The self-portrait is, like, super relevant in today’s culture. With the advent of the “selfie,” people document their physical appearance at the same rate and frequency at which this otter stacks cups.
But, as anyone who has ever taken AP Art History can tell you, self-portraits have been around for centuries.
Ever since the mirror was invented in 1492 (I’m guessing), people have been fascinated by painting themselves. Big time art buffs like myself will undoubtedly be able to identify the artist, movement, and year in which a lot of these iconic portraits were crafted. Because, apparently, that’s important.
For example, here are some of the fan favorites:
But today, we don’t use paint. Because paint is messy. And besides, where are you even going to get paint? A paint store? OK, brah. You go do that.
No, we get the self-portrait fix out of our systems by snapping pictures of ourselves flexing at the gym, procrastinating at work, driving on the highway, pooping, and posing naked, and then we blast out those self-portraits to our friends and family for them to screenshot at their discretion. We live in a beautiful time.
But even in this enlightened age of instant photo-communication, we’re still not completely satisfied. Sometimes taking an actual picture of yourself is just not in the cards. Maybe you’re having a bad hair day. Maybe you’re playing hide-and-seek and don’t want to give away your position. Maybe you don’t look that good naked.
In the Venn diagram of 2017 self-portraiture, Bitmoji falls smack dab in the middle of actual art, and Snapchat.
It’s simple: You download the Bitmoji app, customize your appearance, and send them out to your friends and family when you want to talk but don’t have anything relevant to say.

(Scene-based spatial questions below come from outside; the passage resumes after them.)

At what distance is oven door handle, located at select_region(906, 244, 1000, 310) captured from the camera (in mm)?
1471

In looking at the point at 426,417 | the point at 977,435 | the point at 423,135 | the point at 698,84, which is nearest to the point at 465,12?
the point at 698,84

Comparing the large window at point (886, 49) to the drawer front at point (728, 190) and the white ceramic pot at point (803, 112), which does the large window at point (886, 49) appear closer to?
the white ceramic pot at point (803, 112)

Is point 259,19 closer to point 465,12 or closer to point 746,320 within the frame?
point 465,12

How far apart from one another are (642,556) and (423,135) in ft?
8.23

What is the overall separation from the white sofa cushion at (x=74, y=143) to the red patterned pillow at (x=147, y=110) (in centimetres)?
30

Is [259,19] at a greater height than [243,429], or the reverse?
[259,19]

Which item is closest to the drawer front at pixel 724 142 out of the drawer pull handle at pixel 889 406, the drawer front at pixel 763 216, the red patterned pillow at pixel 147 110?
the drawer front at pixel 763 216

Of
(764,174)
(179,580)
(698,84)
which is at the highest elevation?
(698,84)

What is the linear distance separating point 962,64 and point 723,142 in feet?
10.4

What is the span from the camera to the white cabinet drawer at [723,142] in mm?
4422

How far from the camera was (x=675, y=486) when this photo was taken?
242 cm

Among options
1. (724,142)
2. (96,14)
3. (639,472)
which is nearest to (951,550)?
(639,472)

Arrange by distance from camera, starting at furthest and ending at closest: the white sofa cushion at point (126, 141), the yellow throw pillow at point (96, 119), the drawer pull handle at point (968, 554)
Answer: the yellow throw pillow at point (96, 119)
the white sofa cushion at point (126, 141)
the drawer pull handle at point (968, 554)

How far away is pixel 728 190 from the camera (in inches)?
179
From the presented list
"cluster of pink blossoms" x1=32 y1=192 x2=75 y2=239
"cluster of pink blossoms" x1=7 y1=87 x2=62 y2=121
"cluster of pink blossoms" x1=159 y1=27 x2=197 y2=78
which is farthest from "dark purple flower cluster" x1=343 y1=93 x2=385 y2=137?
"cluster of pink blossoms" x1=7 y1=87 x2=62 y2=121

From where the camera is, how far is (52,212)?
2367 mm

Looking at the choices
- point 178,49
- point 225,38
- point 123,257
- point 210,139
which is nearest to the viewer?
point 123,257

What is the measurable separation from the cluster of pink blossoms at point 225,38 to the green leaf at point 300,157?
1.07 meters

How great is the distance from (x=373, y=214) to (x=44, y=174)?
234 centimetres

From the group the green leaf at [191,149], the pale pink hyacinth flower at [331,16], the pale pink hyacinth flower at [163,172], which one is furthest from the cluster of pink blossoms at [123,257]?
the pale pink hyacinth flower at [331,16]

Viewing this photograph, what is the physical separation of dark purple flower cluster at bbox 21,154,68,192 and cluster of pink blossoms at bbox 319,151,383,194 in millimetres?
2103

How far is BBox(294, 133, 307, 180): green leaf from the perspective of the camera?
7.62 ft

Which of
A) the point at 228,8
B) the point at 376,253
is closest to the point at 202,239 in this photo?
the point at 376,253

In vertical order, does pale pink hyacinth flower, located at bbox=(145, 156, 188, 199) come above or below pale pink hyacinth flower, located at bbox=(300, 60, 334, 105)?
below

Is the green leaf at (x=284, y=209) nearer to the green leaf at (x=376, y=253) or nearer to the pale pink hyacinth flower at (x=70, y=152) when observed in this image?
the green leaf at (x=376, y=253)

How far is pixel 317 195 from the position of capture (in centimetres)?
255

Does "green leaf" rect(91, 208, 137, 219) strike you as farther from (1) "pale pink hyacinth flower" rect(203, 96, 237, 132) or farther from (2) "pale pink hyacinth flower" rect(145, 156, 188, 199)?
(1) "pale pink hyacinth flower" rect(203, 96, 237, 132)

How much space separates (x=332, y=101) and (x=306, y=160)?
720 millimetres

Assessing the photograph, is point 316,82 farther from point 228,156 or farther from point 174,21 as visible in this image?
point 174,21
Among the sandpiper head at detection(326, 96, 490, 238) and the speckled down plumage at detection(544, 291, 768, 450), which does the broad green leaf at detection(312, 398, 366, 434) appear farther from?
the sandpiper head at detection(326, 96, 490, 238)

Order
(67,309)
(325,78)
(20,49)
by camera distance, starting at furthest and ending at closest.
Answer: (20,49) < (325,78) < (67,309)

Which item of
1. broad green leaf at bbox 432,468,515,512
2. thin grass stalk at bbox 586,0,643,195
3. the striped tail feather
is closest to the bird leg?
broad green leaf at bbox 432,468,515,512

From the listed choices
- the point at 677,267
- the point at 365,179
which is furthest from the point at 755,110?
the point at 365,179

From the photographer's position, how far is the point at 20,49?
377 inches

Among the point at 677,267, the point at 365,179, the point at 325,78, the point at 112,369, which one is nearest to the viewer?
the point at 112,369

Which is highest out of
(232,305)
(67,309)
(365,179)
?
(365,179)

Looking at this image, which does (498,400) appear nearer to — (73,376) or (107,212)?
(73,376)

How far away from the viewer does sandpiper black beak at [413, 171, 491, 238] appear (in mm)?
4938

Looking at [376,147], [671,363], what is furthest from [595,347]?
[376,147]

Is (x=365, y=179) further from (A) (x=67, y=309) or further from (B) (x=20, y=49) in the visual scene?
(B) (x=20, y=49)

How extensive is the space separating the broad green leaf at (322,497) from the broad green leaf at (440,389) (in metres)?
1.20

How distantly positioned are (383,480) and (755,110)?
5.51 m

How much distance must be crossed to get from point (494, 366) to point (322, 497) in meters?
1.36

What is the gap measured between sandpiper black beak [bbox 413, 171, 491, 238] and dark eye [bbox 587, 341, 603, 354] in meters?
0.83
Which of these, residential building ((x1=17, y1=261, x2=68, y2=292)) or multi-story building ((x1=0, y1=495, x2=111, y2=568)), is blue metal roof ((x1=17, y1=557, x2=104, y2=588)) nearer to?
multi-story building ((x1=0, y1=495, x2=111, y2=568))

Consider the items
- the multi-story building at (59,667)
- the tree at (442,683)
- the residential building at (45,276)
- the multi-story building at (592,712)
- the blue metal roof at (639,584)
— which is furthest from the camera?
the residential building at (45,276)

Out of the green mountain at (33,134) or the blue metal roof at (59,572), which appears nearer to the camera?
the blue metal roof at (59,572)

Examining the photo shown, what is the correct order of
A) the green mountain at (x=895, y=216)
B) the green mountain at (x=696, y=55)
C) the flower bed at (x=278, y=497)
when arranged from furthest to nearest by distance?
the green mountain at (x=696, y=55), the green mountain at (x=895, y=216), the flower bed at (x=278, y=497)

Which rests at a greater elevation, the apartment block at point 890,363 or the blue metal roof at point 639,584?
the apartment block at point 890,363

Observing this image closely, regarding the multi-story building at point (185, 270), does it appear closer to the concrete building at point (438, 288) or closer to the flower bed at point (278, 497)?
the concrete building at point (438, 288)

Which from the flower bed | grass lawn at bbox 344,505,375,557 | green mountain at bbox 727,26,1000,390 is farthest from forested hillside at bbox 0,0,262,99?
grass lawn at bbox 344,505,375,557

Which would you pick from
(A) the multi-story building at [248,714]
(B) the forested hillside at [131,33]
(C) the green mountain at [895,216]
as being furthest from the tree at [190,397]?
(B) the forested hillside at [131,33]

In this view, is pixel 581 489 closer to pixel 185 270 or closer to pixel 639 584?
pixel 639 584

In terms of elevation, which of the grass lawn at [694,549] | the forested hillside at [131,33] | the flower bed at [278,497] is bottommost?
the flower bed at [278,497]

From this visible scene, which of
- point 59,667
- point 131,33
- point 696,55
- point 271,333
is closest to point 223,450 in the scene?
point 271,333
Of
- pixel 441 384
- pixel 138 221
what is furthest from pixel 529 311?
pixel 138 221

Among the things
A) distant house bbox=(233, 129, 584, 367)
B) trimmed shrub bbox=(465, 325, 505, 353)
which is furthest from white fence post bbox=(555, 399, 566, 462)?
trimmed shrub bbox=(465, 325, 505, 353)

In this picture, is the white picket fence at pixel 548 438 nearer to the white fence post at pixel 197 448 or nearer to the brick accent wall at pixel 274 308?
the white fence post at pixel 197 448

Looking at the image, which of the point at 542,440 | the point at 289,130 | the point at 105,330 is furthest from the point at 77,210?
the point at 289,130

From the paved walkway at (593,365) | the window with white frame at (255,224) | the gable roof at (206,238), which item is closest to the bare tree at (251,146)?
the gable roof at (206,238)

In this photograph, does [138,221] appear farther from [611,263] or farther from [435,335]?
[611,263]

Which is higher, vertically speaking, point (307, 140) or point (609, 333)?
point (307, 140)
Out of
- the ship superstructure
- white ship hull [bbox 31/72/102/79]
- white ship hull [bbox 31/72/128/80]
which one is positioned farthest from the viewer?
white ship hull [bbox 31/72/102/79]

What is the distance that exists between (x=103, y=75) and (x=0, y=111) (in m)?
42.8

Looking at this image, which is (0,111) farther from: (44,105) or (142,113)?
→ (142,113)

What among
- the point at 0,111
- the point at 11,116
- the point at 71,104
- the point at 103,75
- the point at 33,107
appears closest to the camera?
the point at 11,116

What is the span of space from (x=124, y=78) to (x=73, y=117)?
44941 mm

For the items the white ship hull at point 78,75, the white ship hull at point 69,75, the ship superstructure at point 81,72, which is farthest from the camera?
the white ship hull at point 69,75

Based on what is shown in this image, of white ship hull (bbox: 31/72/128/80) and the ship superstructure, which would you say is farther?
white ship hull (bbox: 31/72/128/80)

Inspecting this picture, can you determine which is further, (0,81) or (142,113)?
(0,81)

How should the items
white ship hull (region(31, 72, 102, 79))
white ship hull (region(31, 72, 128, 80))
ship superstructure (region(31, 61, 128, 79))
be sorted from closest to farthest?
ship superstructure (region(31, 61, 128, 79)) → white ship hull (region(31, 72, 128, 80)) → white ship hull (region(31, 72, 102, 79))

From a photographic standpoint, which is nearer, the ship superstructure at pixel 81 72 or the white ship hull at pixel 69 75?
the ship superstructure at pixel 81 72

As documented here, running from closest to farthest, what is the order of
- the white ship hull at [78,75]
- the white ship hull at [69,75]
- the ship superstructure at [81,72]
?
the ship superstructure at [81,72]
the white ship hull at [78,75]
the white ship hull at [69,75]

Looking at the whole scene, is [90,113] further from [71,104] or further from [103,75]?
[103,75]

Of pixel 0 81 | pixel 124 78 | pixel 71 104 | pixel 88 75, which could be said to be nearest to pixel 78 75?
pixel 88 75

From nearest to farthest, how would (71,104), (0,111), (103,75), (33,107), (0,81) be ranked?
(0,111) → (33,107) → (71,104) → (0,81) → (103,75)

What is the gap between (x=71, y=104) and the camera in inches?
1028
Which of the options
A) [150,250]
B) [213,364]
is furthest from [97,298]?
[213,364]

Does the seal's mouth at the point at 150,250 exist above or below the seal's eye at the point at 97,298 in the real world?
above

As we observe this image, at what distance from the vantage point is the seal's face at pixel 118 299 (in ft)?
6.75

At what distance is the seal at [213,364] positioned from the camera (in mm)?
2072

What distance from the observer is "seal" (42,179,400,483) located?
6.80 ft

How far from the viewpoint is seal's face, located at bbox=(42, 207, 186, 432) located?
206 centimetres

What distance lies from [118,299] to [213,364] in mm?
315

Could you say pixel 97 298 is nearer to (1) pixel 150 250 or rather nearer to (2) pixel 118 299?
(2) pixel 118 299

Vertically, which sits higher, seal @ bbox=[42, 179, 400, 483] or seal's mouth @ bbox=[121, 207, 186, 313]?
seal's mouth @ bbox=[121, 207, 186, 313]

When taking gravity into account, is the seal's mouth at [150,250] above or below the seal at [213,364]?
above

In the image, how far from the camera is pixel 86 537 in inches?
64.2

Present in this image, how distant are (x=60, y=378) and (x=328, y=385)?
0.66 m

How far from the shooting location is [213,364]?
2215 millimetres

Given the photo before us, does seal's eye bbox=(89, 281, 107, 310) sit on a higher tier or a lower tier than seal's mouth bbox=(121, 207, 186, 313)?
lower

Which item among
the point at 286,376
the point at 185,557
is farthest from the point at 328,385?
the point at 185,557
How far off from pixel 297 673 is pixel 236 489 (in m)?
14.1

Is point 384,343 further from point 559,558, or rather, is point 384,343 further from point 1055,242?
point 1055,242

Moms love it!
The real reason why Bitmojis are so popular these days is that you can pick and choose what parts of your appearance to include. Don’t want to acknowledge that you’re going gray? Keep it brown! Insecure about your out-of-fashion lips? Puff em up, baby! Your nose is too big for your liking? Give yourself an immediate rhinoplasty right there on your smartphone device!
True story: When the guys in my “buddies from college” group text were designing our Bitmoji avatars, EVERY SINGLE ONE OF US chose the muscular body type.
Sure, make fun of Bitmojis now. Make fun of the self-absorbed, body image-obsessed, screen-addicted nature of the millennial generation. It deserves the criticism. But just acknowledge the Coors Light Cold Hard Fact that in the year 2217, our great-great-great(x 2?) grandchildren will be enrolled in AP Art History, and in all likelihood, these three images will be studied in the same chapter:
By then they’ll be taking space selfies—which is essentially just sending your friends an MRI of your internal organs – and what we’re doing today won’t seem stupid at all.